**** Fragmento proporcionado ****

La Jornada Semanal, 18 de octubre de 1998



Fabrizio Mejía Madrid

crónica

La canción de Arizmendi

En el siglo pasado, Manuel Payno nos contó que el jefe oculto de Los Bandidos de Río Frío era el Jefe de Policía de la ciudad capital, el prepotente y pachanguero Coronel Relumbrón. El estado de Morelos ha demostrado que somos pavorosamente fieles a nuestra tradición literaria. Fabrizio Mejía Madrid nos habla en este ensayo de otros ``hombres de éxito''.

Somos más malos hoy que hace veinte años? ¿Los homicidas y secuestradores del siglo XIX eran más compasivos que los de ahora? ¿Nuestras sociedades tienen mayor tolerancia a las visiones de la tortura, la masacre, la impiedad, que la que tenían hace cien años? No creo ser el único que se hizo estas preguntas mientras los locutores de televisión entrevistaban a Daniel Arizmendi, el secuestrador que cortaba las orejas de sus rehenes como forma de presión a los familiares:

``-¿Le emocionaba cortar orejas?

'' -No, era normal para mí. Tenía que llegar a un terror, a mortificarlos.''

Si el mal consiste en infligir dolor y sufrimiento intencionalmente en otros, el mal radical es hacerlo como parte de una repetición mecánica donde el otro es borrado por el procedimiento de una crueldad casi frívola. En el mal radical no hay dudas, ni motivo de arrepentimiento: es, simplemente, algo que se activa, como se encendieron los hornos del hitlerismo:

``-¿Qué le puedes decir a la gente a la que agrediste, a los que les cortaste las orejas, a los familiares de los que asesinaste?

''-No me nace decirles nada. Sería pura hipocresía.''

No se trata ya del simple aumento de la violencia que podría combatirse con un aumento proporcional de las formas de vigilancia. Existe ahora un cambio de calidad en la forma en que se ejerce la brutalidad: hay saña y cinismo, ánimos revanchistas, demostraciones innecesarias de poder frente a víctimas indefensas, lenguaje de policía política en labios de asaltantes que han tratado demasiado tiempo con policías y políticos. No es el horror la esencia de ese mal radical sino la idea de que el crimen es una posibilidadÊde las libertades, en estos años de crisis de las formas de la libertad.

****

» Consignas de trabajo
1. Resume la crónica en dos oraciones.
2. Reproduce de la crónica todo lo que va desde "En el siglo" hasta "emocionaba cortar orejas?".

**** Sección de datos ****

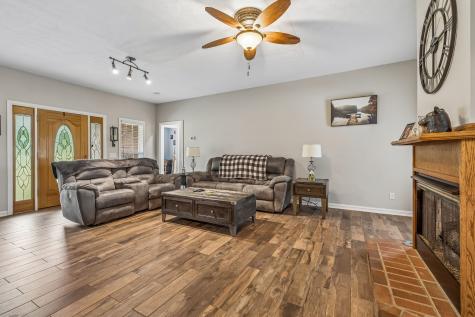 6 County House Circle Carthage TN 37030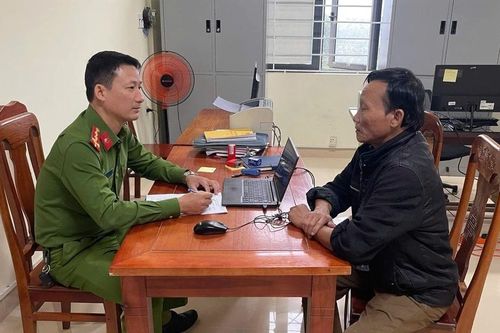 Đối tượng truy nã ra đầu thú sau gần 1 tháng lẩn trốn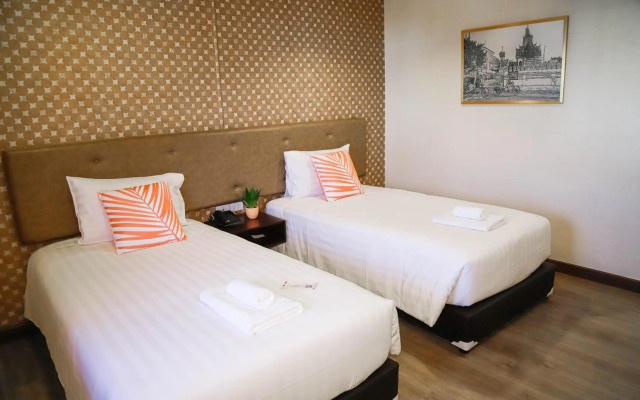 Parasol Inn Chiang Mai Old City Hotel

****

» Soluciones del ejercicio
1. Ante las entrevistas televisadas a Daniel Arizmendi, el secuestrador que cortaba las orejas de sus rehenes para presionar a sus familiares, el autor se pregunta si hoy somos más malos que en el pasado. Sostiene que el mal radical consiste en una crueldad mecánica, sin dudas ni arrepentimiento, y que no se trata solo de un aumento de la violencia, sino de un cambio en la calidad de la brutalidad, marcada por la saña y el cinismo.

2.
En el siglo pasado, Manuel Payno nos contó que el jefe oculto de Los Bandidos de Río Frío era el Jefe de Policía de la ciudad capital, el prepotente y pachanguero Coronel Relumbrón. El estado de Morelos ha demostrado que somos pavorosamente fieles a nuestra tradición literaria. Fabrizio Mejía Madrid nos habla en este ensayo de otros ``hombres de éxito''.

Somos más malos hoy que hace veinte años? ¿Los homicidas y secuestradores del siglo XIX eran más compasivos que los de ahora? ¿Nuestras sociedades tienen mayor tolerancia a las visiones de la tortura, la masacre, la impiedad, que la que tenían hace cien años? No creo ser el único que se hizo estas preguntas mientras los locutores de televisión entrevistaban a Daniel Arizmendi, el secuestrador que cortaba las orejas de sus rehenes como forma de presión a los familiares:

``-¿Le emocionaba cortar orejas?